Live for the moment.

And sometimes a moment doesn´t last long.

Hospitals are filled with the injured and graveyards increase their numbers every festival time.

And all the freaks come out, as do the pickpockets, as do the inherantly violent.

And innocents are swept away and peer pressured into swigging that vodka in a cocktail mixed with drugs in the middle of a crowd in equally rough shape.

And then, if you´re lucky, morning arrives and you are broken and broke.

You wake up in unfamiliar surroundings, perhaps with strange bed companions or bathed in the scent of vomit and sweat and maybe even livestock.

Are we having fun yet?

Carnival, carnaval, carnevale, Fasching, Fastnacht, Mardi Gras, wasn´t that a party?

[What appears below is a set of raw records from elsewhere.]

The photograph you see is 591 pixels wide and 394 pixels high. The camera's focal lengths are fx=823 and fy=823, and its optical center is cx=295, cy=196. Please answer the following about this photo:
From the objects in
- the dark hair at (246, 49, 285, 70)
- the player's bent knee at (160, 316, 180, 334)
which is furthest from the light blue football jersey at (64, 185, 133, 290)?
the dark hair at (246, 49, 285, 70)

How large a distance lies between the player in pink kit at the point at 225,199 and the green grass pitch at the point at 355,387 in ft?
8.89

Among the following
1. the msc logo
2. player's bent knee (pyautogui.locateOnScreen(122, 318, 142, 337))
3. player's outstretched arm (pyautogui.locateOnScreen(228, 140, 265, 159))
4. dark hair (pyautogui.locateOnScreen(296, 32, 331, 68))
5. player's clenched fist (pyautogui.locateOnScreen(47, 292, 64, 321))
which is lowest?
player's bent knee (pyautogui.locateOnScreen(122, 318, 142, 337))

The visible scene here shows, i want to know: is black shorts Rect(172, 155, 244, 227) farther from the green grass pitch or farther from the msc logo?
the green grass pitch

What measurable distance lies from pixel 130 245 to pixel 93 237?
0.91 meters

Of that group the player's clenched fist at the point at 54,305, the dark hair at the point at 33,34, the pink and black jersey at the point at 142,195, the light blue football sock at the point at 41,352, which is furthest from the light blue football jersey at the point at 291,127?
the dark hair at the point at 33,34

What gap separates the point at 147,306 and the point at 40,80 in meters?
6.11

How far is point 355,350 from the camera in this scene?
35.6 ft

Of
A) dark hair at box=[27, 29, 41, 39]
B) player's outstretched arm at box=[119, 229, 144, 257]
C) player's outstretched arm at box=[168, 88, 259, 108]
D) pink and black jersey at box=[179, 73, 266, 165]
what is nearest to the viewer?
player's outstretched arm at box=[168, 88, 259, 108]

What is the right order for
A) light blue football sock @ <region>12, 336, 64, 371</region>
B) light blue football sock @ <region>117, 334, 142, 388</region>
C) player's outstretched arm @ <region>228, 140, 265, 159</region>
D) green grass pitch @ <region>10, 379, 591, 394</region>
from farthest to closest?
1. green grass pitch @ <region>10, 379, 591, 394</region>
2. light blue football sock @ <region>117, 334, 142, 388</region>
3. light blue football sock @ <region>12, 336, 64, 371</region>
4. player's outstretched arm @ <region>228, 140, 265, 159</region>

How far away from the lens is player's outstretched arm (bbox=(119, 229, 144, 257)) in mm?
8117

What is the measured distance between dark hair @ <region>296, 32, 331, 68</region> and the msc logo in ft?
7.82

Now all of this takes place just before Easter, but as the Church follows a lunar calendar and moves Easter every year, Carnival can take place anytime between the first week of February and the first week of March depending on where you live in the Christian world or whether your land is Catholic or Orthodox.

Yet Carnival which is supposed to precede 40 days of fasting for Lent bears little resemblance to religious solemnity.

So, Christians are the only party animals?

Not at all.

Hinduism and its legends are the basis of thousands of festivals every year with huge pilgrimages to holy sites and riotous noise and colour over everyone and everything.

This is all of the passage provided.